A nadie le gusta que las cosas se acaben, sobre todo si éstas conllevan altas dosis de placer: las vacaciones nudistas en Formentera, el efecto narcótico del alcohol en nuestro torrente sanguíneo transformándose en resaca mortal, ese momento que esperamos durante meses ahora arrinconado, un recuerdo lejano…
Lo que es verdaderamente insoportable es asistir al final de nuestra serie favorita.

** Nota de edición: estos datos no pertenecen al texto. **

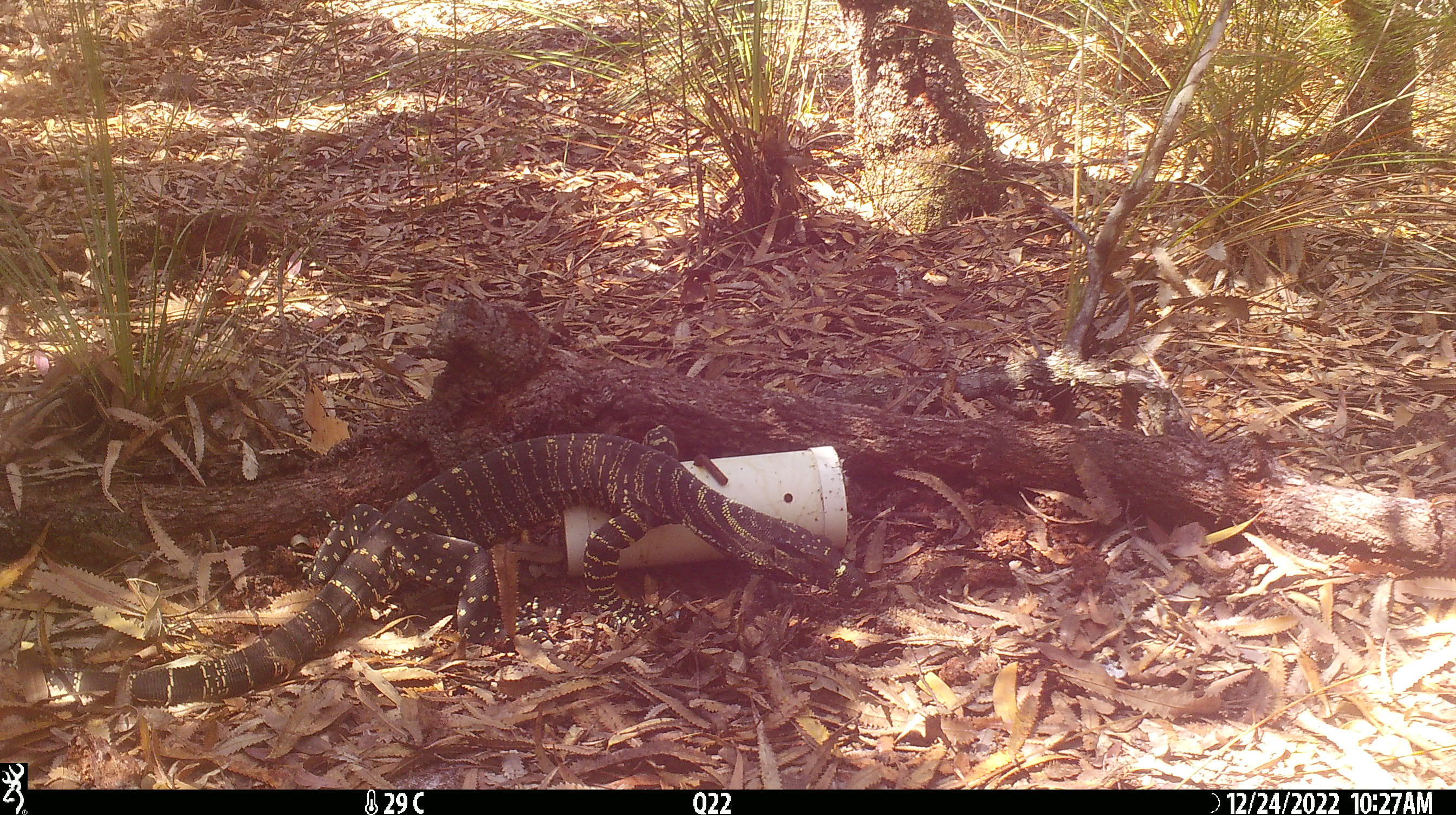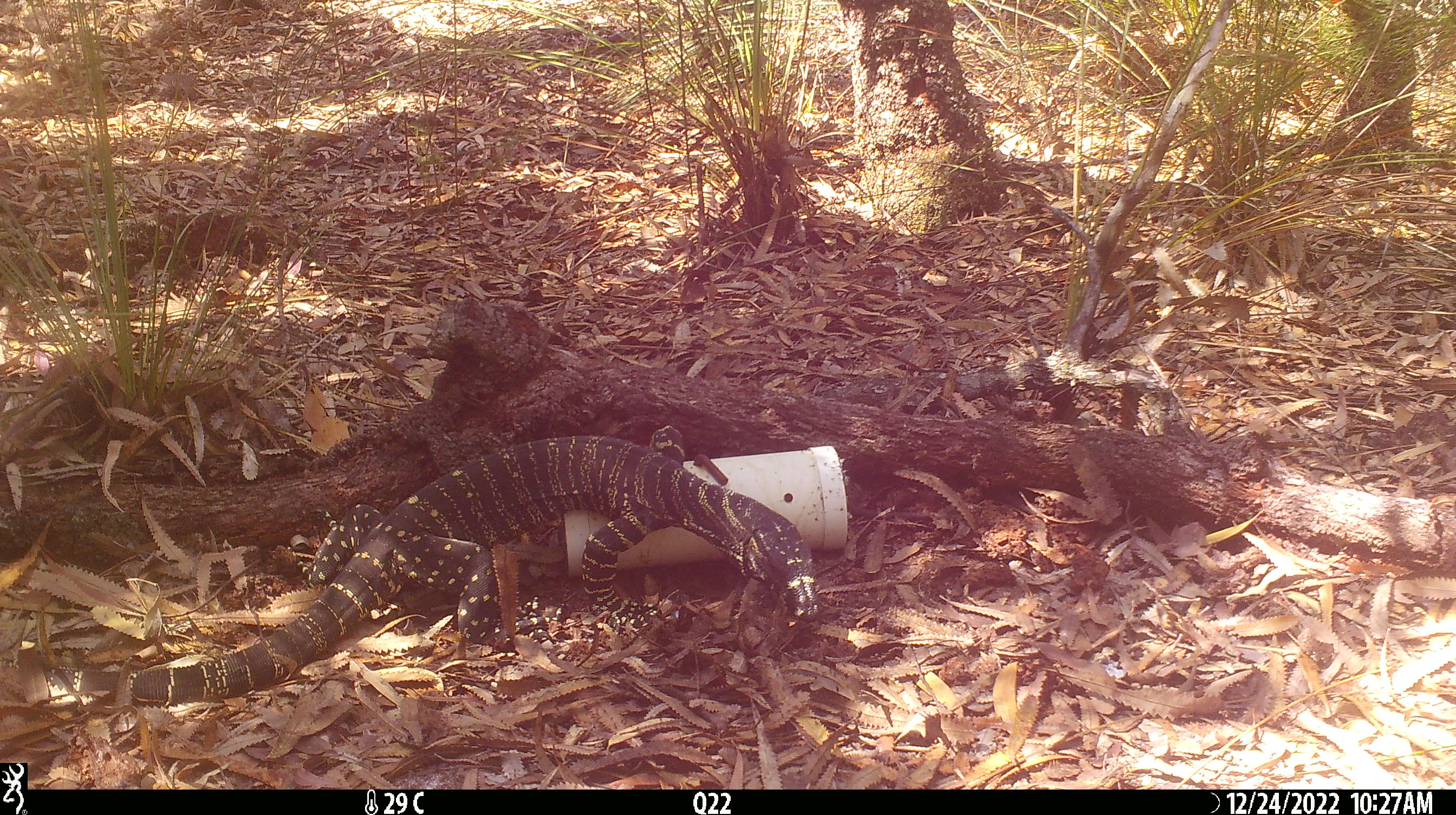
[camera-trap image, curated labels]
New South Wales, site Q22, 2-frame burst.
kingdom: Animalia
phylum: Chordata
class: Reptilia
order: Squamata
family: Varanidae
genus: Varanus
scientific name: Varanus varius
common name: lace monitor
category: goanna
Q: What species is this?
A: Goanna (lace monitor) (Varanus varius).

Y da igual que se trate de Juego de Tronos (2019), Lost (2010), Los Soprano (2007), Expediente X (2002) o Twin Peaks (1991)…, porque en todas esas franjas anuales, con sus coyunturas humanas y sociales, entre la televisión y la fibra óptica, nadie pareció estar contento con el último episodio, con la excepción de aquellos que se negaron a verlo para evitar el mal trago.
En lo relativo al invierno que nunca llega, al tal Jon Snow y sus luchas internas con el enano, la decepción es todavía mayor porque nos pilla en la era de la barra de scroll, herramienta que procura contenidos infinitos con el simple contacto de nuestro dedo sobre la fría pantalla del móvil. Y sobrevuela sobre nuestras cabezas el dragón de la precuela, y la secuela de la secuela, y si no, siempre nos quedará Marvel o Disney, varias alternativas para evitar la versión final y definitiva de esa hora y media semanal de desconexión en el sillón, el metro o la cama, lejos de todo, más cerca de nosotros.
¿No se suponía que los desenlaces, a pesar de llegar siempre en el peor momento, servían para dar sentido a una historia que fue creciendo a medida que nos hacíamos un poco más viejos? Resulta que, en el siglo XXI, los cuentos han dejado de escribirse para apaciguar nuestra confusa cabeza; ahora sirven para informarnos, para advertir sobre ciertas pautas de comportamiento, se han convertido en metadatos que se replican una y otra vez a cualquier hora del día y el espacio.
Así hemos desterrado los finales de nuestras vidas, incluso solicitamos escribirlos nosotros mismos en un intento —un poco absurdo por otra parte— de adaptarlos a nuestra propia conveniencia. El desenlace ya no es conclusión porque no representa más que una nueva oportunidad para seguir hablando de algo que no termina… hasta que encontremos el substituto perfecto, el enésimo fenómeno televisivo en Netflix, HBO o Amazon Prime. Qué pena.
Y si todo principio es inesperado, ¿dónde hay que firmar para que el final también lo sea?